Organizations must assess their enterprise social media strategy to see whether social technology supports their business, says AIIM's Jesse Wilkins.

Editor's note: This is the final article in a two-part series about how to assess an organization's use of enterprise social media and establish a strategy for success. The first part discussed six ways to gather information for a social business assessment.

These days, it's hard to imagine doing business with an organization that doesn't have a website. In fact, if most companies found that a prospective business partner had no Web presence, that prospect would probably be eliminated from the list of contenders.

Information management professionals are eventually going to think the same way about companies and nonprofits that lack a formal enterprise social program, according to Jesse Wilkins, director of research and development at the Association for Information and Image Management (AIIM) in Silver Spring, Md. In other words, it's becoming essential for businesses to have an enterprise social media strategy.

More than three quarters of organizations are using social media, and more than half consider social media technology critical to their success, according to a recent AIIM survey entitled Social Business Systems - success factors for Enterprise 2.0 applications.

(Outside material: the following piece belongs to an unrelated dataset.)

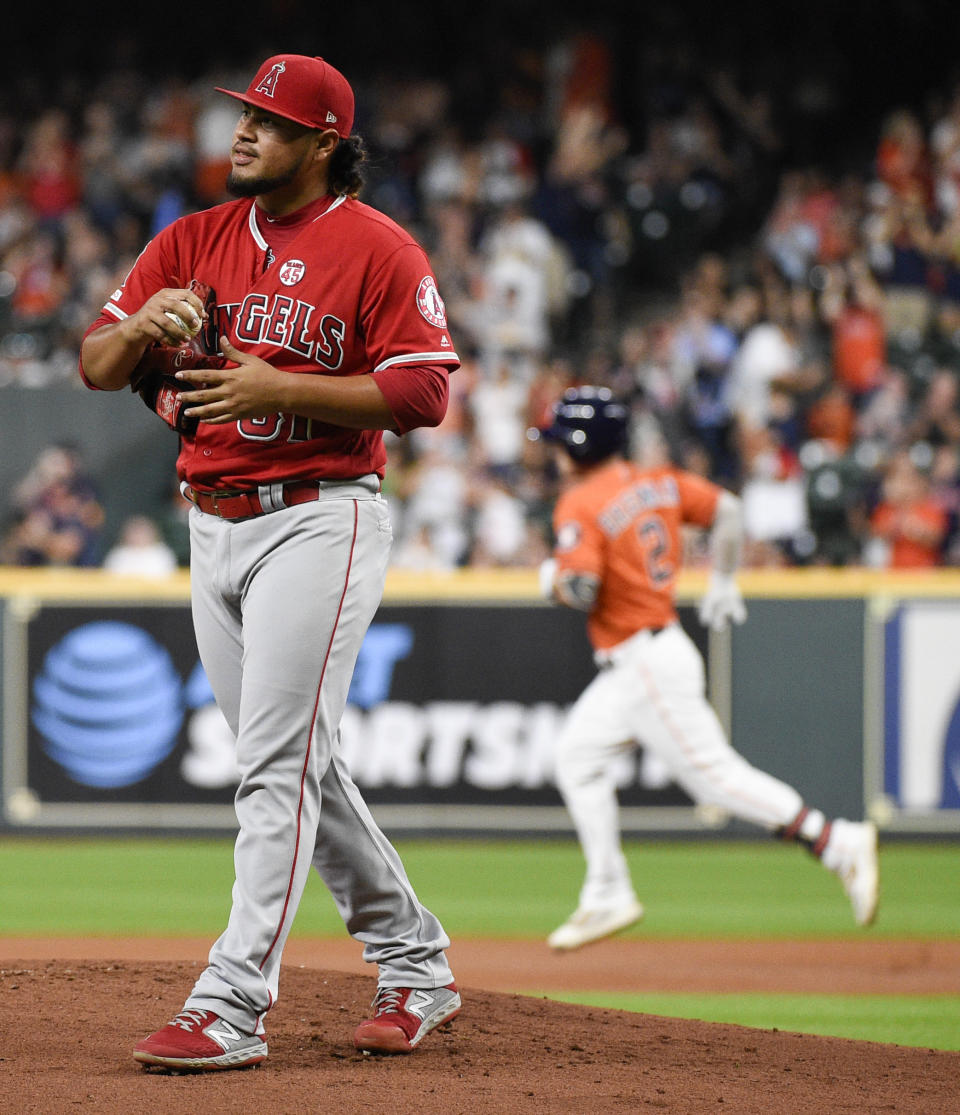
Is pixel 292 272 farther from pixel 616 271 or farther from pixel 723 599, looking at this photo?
pixel 616 271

According to the survey, only 21% of responding organizations make no use of social business applications. Among those companies, about 6% reported that such activities are specifically discouraged. But 38% of respondents are moving to an enterprise-wide strategy, and 18% think social media is something that should be actively used and coordinated throughout the business.

Organizations interested in launching a social media strategy -- whether to enable collaboration within the enterprise or establish more meaningful relationships with customers -- need to begin by examining their current and potential use of social media tools, Wilkins said. The key is to determine whether incorporating enterprise social network (ESN) technology into business processes makes sense and aligns with the company's overall business strategy.

"Social media shouldn't take the place of a lot of existing processes," Wilkins said. "[It] can be very complimentary in support of them."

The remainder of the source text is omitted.